Decide una ’golden caccia’. La rimonta dei Rossi. Campioni al fotofinish

Santa Croce domina gran parte della gara, ma cede nei minuti finali. Fatali le espulsioni: in superiorità numerica Santa Maria Novella. recupera quattro punti e sigla il sorpasso oltre il cinquantesimo: 8 a 7.

Decide una ’golden caccia’. La rimonta dei Rossi. Campioni al fotofinish

Decide una ’golden caccia’. La rimonta dei Rossi. Campioni al fotofinish

di Stefano Brogioni

FIRENZE

Sembrava fatta per gli Azzurri. Sembrava il ritorno alla vittoria di Santa Croce. Sembrava una partita dominata e gestita dai ’padroni di casa’.

Sembrava.

Perché in nove minuti è cambiato tutto. I Rossi hanno rimontato quattro cacce, l’ultima segnata a quindici secondi dalla fine. E dopo il cinquentesimo, si sono confermati campioni con una “golden caccia“ segnata incuneandosi nelle compagini azzurre ormai sguarnite e demotivate, una palla che rimbalza beffarda e s’infila dentro, senza che nessun ’portiere’ azzurro possa intervenire. Incredibile.

Un’euforia senza precedenti sotto la basilica, dove è assiepata la tifoseria rossa; una delusione cocente per la Parte opposta.

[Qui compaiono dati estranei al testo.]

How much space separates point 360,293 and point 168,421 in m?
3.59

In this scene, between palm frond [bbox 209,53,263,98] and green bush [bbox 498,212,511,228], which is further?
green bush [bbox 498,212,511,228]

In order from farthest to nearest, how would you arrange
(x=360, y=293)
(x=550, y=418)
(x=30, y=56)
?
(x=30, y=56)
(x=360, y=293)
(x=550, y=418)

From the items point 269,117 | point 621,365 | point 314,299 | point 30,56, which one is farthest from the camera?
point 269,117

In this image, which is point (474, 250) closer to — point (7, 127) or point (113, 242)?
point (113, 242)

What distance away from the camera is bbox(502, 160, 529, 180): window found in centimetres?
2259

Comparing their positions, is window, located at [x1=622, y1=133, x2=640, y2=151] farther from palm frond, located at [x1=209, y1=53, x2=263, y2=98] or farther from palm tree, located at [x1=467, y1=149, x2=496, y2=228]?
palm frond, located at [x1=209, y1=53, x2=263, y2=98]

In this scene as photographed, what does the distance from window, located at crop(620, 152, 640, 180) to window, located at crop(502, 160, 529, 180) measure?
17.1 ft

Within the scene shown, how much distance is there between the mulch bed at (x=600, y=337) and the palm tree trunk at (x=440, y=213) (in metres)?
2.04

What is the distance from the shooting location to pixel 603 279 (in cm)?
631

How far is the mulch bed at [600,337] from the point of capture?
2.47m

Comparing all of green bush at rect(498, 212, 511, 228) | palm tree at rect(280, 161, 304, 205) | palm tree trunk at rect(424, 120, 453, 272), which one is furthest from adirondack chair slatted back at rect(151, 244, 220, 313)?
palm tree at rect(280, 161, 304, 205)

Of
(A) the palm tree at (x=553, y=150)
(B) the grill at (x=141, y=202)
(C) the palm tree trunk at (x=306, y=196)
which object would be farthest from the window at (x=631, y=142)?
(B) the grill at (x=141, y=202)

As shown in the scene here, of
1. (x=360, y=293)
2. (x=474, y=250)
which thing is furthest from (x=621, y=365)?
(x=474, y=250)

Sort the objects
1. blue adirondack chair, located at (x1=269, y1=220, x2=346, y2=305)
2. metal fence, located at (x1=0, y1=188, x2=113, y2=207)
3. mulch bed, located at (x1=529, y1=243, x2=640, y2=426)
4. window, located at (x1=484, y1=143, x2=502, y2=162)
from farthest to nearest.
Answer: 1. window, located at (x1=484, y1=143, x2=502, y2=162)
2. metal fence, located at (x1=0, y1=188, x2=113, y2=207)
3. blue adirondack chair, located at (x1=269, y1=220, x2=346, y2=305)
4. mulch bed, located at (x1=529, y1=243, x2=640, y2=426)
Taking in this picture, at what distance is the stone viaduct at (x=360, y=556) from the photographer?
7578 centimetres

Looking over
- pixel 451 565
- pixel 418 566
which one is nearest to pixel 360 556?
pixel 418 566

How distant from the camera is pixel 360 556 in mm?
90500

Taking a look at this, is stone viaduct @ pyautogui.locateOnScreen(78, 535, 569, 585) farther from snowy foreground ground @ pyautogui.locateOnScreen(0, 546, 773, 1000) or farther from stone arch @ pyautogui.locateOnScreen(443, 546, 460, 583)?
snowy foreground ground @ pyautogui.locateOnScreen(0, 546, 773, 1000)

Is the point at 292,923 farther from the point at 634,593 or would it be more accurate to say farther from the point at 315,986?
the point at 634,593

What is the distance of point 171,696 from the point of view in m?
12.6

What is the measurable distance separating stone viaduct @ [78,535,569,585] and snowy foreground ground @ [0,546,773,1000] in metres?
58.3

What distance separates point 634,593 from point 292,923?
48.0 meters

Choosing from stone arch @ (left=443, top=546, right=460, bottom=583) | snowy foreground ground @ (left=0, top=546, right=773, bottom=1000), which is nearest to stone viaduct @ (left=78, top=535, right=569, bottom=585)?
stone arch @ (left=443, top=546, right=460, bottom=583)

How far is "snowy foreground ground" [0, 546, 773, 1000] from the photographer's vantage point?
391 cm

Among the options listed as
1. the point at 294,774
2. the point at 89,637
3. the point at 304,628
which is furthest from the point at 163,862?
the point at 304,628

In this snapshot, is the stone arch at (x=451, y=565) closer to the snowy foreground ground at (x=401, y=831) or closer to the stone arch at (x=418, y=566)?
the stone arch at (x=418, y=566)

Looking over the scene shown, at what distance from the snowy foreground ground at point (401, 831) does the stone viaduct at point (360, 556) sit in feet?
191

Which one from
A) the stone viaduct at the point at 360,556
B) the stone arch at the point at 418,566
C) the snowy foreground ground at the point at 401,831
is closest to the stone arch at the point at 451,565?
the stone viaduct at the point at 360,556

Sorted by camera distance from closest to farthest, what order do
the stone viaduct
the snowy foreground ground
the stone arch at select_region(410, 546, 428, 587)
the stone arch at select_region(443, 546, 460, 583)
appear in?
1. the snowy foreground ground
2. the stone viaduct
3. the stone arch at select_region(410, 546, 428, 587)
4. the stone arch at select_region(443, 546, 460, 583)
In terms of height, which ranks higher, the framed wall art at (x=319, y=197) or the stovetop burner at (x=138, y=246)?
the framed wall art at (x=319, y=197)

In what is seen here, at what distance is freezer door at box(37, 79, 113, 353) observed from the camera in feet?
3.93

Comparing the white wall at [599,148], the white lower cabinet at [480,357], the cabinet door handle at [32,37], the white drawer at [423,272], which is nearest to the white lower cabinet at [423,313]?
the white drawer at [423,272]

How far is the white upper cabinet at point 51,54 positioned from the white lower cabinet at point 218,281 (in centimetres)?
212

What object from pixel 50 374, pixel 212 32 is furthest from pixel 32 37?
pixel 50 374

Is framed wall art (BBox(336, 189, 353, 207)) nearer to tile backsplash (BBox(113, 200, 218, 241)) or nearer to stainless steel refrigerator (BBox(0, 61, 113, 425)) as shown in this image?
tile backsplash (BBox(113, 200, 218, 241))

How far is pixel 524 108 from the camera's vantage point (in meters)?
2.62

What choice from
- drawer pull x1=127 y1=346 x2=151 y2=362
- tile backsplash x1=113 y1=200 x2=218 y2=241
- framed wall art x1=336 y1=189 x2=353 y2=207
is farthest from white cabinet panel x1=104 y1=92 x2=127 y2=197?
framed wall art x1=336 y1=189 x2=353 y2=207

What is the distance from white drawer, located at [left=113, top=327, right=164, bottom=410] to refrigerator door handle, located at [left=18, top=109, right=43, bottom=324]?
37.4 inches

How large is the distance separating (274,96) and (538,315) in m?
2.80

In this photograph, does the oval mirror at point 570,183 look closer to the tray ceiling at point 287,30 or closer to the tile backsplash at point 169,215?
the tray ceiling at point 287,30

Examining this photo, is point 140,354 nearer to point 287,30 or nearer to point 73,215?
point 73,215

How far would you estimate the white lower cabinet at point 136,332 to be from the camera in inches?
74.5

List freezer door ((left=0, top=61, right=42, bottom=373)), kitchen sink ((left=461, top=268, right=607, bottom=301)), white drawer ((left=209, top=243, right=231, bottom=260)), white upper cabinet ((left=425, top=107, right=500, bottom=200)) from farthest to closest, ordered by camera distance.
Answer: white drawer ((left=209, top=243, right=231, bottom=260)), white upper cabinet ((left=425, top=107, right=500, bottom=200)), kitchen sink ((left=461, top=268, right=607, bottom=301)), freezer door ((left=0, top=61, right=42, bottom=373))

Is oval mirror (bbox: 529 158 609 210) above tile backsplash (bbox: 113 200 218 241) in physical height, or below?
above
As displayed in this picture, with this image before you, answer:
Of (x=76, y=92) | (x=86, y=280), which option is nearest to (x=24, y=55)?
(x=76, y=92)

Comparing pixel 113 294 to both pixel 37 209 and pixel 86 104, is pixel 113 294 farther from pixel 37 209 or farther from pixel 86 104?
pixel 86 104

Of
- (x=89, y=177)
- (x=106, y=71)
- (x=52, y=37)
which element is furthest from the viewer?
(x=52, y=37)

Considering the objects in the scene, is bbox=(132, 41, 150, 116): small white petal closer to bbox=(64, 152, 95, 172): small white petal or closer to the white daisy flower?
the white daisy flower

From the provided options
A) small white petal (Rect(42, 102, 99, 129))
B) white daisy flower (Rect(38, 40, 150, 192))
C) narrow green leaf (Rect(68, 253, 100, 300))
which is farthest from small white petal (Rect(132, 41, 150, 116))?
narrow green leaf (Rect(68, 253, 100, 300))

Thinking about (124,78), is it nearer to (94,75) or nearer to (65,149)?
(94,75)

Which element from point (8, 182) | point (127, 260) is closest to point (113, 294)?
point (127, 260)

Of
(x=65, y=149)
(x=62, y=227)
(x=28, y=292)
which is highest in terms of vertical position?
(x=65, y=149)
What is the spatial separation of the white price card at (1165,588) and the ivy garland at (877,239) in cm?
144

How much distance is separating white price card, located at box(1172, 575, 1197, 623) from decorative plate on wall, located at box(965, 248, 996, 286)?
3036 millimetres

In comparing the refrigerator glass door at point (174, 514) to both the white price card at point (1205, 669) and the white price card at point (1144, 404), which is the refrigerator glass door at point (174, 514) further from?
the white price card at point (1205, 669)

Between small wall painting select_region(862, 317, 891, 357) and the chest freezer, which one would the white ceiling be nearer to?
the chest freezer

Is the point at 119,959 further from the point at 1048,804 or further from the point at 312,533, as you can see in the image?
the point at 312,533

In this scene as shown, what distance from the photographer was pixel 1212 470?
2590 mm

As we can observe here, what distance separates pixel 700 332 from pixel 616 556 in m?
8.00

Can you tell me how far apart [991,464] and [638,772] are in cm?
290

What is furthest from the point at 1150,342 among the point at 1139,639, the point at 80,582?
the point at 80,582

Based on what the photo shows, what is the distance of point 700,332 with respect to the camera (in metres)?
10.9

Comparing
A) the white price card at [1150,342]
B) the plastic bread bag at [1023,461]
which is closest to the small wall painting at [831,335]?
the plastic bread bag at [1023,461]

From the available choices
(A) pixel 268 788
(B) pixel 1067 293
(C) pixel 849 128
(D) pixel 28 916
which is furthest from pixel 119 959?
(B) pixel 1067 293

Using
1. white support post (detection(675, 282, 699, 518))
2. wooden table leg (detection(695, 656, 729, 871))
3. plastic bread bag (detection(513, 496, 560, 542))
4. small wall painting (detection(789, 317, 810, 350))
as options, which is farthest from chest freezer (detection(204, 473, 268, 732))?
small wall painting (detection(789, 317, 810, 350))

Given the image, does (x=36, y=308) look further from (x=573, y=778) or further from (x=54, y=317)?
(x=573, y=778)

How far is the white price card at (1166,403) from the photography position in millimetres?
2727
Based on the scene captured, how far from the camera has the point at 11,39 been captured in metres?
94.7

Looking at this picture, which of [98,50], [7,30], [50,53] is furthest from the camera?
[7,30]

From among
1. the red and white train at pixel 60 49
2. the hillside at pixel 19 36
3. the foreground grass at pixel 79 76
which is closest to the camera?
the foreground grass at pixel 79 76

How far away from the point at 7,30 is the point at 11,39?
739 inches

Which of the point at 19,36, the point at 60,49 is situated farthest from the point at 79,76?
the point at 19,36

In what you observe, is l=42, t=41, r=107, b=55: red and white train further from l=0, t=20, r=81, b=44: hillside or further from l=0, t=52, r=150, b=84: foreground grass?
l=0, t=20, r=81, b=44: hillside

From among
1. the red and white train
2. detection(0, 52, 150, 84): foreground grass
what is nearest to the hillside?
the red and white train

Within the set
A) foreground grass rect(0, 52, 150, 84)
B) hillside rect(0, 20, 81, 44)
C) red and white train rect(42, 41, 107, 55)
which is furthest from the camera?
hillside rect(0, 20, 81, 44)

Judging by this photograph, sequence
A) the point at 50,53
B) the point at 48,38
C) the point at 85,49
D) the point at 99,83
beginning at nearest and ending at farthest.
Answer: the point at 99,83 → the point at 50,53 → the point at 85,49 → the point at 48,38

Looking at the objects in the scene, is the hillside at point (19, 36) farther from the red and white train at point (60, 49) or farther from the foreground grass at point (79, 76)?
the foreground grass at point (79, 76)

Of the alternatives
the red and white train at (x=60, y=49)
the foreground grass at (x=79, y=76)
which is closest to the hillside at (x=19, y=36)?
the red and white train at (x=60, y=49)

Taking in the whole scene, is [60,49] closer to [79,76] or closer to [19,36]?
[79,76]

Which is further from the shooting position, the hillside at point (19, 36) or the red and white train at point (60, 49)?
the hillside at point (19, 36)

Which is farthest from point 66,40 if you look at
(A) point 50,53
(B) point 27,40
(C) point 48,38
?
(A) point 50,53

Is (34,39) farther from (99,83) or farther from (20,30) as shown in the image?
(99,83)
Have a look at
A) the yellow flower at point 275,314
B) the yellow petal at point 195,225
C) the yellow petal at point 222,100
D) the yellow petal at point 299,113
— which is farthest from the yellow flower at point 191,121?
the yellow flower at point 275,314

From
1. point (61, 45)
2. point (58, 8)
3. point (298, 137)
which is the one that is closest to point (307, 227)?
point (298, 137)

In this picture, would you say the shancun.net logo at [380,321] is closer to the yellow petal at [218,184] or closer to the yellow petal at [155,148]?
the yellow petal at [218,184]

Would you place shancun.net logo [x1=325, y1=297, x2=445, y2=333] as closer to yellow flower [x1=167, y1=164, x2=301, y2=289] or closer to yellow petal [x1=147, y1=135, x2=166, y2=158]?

Però bellissimo, per chi apprezza questa tradizione popolare (gli spalti erano al completo), oggi quasi uno sport con regole, contaminazioni di tante discipline, e sanzioni, duro e spigoloso, certo, ma ormai lontano parente del suo stesso passato, viscerale ma incline alla degenerazione.

Si sarà divertito anche Frank Ribery, calciatore francese che ha vestito la maglia viola - in questi giorni a Coverciano per il patentino da allenatore -, nelle vesti di magnifico messere assieme al coach della Rari Nantes Florentia Luca Minetti, colui che ha riportato in A1 la pallanuoto cittadina.

Sul sabbione di Santa Croce, in questa finale anticipata causa ballottaggio (nel giorno di San Giovanni ci saranno le urne aperte fino alle 15 e subito dopo partirà lo spoglio, in serata ci sarà la proclamazione del nuovo sindaco), si sono viste due partite. Quella che ha avuto per protagonisti gli Azzurri, tatticamente perfetti a imbrigliare gli uomini migliori di Santa Maria Novella e a colpire cinicamente.

A parte l’acuto iniziale dei Rossi (in vantaggio al 6’ con ’bambolotto’ Renzoni), Santa Croce macina cacce su cacce. La sua stella, in tutti i sensi, è Ceccherelli, bomber di professione (i suoi 19 gol nella Virtus Rifredi ne sono la riprova) nonché nipote dello Zena, che ispira il punto del pari, e marca una doppietta che al 19esimo minuto di gioco mette gli Azzurri sul 3 a 1. A metà partita, poi, Andrade arrotonda ancora di più, portando Santa Croce avanti di tre punti.

La carambolesca caccia ancora di Renzoni (dopo un contropiede interrotto dai datori indietro rossi), sembra non turbare i piani degli Azzurri, che, consapevoli dell’assenza di Manuel Lopez tra gli avversari, cercano continuamente di mettere fuori gioco Gianassi. E ci riescono. Così Ceccherelli e Andrade bucano ancora la balaustra avversaria: 6 a 2 a tredici minuti dalla fine.

L’altoparlante, però, annuncia una sequenza di espulsioni sulla sponda azzurra. Corno, Mazze, Chiodo. In una manciata di minuti Santa Croce regala la superiorità numerica. Ma nonostante questo, al 41’ gli Azzurri sono comodamente sopra: 7 cacce a 3, dopo un tiro da lontano di Marcelli.

Ma ci sono spazi ampissimi, sul rettangolo di gioco. Santa Maria Novella ha il pregio di crederci, tiene i nervi saldi, Fattori si dimentica del dolore e della fatica e rimonta, rimonta, rimonta.

Il 7 a 7, firmato Amanuel, arriva quando il cronometro è vicinissimo al minuto 50. Si va avanti: chi segna vince, o chi sbaglia, regalando mezza caccia, perde.

Ma il destino è ormai scritto. L’Isolotto, trasferito in tribuna, esplode con la caccia, rocambolesca ma d’oro, che vale sorpasso e vitella. Per il secondo anno consecutivo.